[Excerpts of spatial question data]
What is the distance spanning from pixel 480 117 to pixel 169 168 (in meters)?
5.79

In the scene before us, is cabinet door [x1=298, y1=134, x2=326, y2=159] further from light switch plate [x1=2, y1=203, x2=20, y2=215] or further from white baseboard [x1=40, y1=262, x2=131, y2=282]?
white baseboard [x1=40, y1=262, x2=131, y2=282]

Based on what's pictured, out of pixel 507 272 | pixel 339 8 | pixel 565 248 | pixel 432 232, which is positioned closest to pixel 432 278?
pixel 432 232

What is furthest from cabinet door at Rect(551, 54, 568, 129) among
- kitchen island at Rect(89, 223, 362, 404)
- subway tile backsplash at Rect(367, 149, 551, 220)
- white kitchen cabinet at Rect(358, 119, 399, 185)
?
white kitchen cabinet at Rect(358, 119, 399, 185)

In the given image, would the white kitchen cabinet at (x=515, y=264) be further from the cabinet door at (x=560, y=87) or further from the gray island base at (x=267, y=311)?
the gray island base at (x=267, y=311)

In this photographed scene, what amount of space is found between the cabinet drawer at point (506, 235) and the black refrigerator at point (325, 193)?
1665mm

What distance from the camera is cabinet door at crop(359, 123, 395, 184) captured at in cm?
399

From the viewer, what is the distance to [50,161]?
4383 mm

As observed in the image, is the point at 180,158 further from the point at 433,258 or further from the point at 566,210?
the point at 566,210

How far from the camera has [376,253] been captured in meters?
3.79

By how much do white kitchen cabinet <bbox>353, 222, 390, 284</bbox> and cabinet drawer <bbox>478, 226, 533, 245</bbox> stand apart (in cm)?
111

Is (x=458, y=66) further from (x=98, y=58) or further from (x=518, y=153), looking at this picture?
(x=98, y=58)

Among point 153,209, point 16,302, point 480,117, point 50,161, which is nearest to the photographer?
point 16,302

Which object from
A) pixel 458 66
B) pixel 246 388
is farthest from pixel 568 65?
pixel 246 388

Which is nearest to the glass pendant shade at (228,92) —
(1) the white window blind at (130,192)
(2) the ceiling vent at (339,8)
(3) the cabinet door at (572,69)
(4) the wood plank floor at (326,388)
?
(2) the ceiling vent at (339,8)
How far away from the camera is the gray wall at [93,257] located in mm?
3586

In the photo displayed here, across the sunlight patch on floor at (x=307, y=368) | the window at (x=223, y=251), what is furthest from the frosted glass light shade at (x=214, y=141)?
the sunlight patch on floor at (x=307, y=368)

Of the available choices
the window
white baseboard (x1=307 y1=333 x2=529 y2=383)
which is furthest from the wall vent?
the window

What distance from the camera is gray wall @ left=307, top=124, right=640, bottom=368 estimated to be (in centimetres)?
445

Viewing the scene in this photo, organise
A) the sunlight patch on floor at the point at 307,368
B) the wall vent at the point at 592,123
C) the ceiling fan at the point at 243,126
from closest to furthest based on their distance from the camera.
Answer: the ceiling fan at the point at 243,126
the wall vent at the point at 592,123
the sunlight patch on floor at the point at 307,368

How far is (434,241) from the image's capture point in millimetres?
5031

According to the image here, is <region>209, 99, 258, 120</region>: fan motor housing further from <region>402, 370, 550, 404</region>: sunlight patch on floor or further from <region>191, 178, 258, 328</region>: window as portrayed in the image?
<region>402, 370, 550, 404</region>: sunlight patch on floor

Exercise requirements:
Every entry should be printed again exactly as written.

Exercise solution:
What is the distance spanning from pixel 480 117 to pixel 169 168 (in meters)?
5.79

In the scene before us, is cabinet door [x1=298, y1=134, x2=326, y2=159] further from light switch plate [x1=2, y1=203, x2=20, y2=215] or further from white baseboard [x1=40, y1=262, x2=131, y2=282]?
white baseboard [x1=40, y1=262, x2=131, y2=282]

Based on what's pictured, out of pixel 507 272 | pixel 339 8 | pixel 565 248 | pixel 432 232, which is positioned closest to pixel 432 278?
pixel 432 232

What is furthest from cabinet door at Rect(551, 54, 568, 129) among
- kitchen island at Rect(89, 223, 362, 404)
- subway tile backsplash at Rect(367, 149, 551, 220)
- white kitchen cabinet at Rect(358, 119, 399, 185)
?
white kitchen cabinet at Rect(358, 119, 399, 185)

In the given image, would the white kitchen cabinet at (x=515, y=264) be further from the cabinet door at (x=560, y=87) or further from the gray island base at (x=267, y=311)?
the gray island base at (x=267, y=311)

In this photographed scene, what amount of space is found between the cabinet drawer at point (506, 235) and the black refrigerator at point (325, 193)?
1665mm

What distance from the camera is cabinet door at crop(359, 123, 395, 184) captured at in cm?
399

From the viewer, what is the distance to [50,161]?
4383 mm

As observed in the image, is the point at 180,158 further from the point at 433,258 or further from the point at 566,210?
the point at 566,210

How far from the camera has [376,253] been captured in meters?
3.79

By how much do white kitchen cabinet <bbox>353, 222, 390, 284</bbox> and cabinet drawer <bbox>478, 226, 533, 245</bbox> stand apart (in cm)?
111

Is (x=458, y=66) further from (x=98, y=58) or further from (x=518, y=153), looking at this picture?
(x=98, y=58)

Among point 153,209, point 16,302, point 480,117, point 50,161, which is nearest to the photographer?
point 16,302

Which object from
A) pixel 458 66
B) pixel 246 388
is farthest from pixel 568 65?
pixel 246 388

Which is nearest to the glass pendant shade at (228,92) —
(1) the white window blind at (130,192)
(2) the ceiling vent at (339,8)
(3) the cabinet door at (572,69)
(4) the wood plank floor at (326,388)
?
(2) the ceiling vent at (339,8)
How far away from the camera is the gray wall at [93,257] located in mm?
3586

In the photo displayed here, across the sunlight patch on floor at (x=307, y=368) | the window at (x=223, y=251), what is furthest from the frosted glass light shade at (x=214, y=141)?
the sunlight patch on floor at (x=307, y=368)

Of the available choices
the window
white baseboard (x1=307 y1=333 x2=529 y2=383)
which is furthest from the wall vent?
the window

What distance from the camera is gray wall @ left=307, top=124, right=640, bottom=368 estimated to be (in centimetres)?
445

Viewing the scene in this photo, organise
A) the sunlight patch on floor at the point at 307,368
B) the wall vent at the point at 592,123
C) the ceiling fan at the point at 243,126
from closest to furthest based on their distance from the camera.
Answer: the ceiling fan at the point at 243,126
the wall vent at the point at 592,123
the sunlight patch on floor at the point at 307,368

How far is (434,241) from the image's capture point in millimetres?
5031

According to the image here, is <region>209, 99, 258, 120</region>: fan motor housing further from <region>402, 370, 550, 404</region>: sunlight patch on floor or further from <region>191, 178, 258, 328</region>: window as portrayed in the image?
<region>402, 370, 550, 404</region>: sunlight patch on floor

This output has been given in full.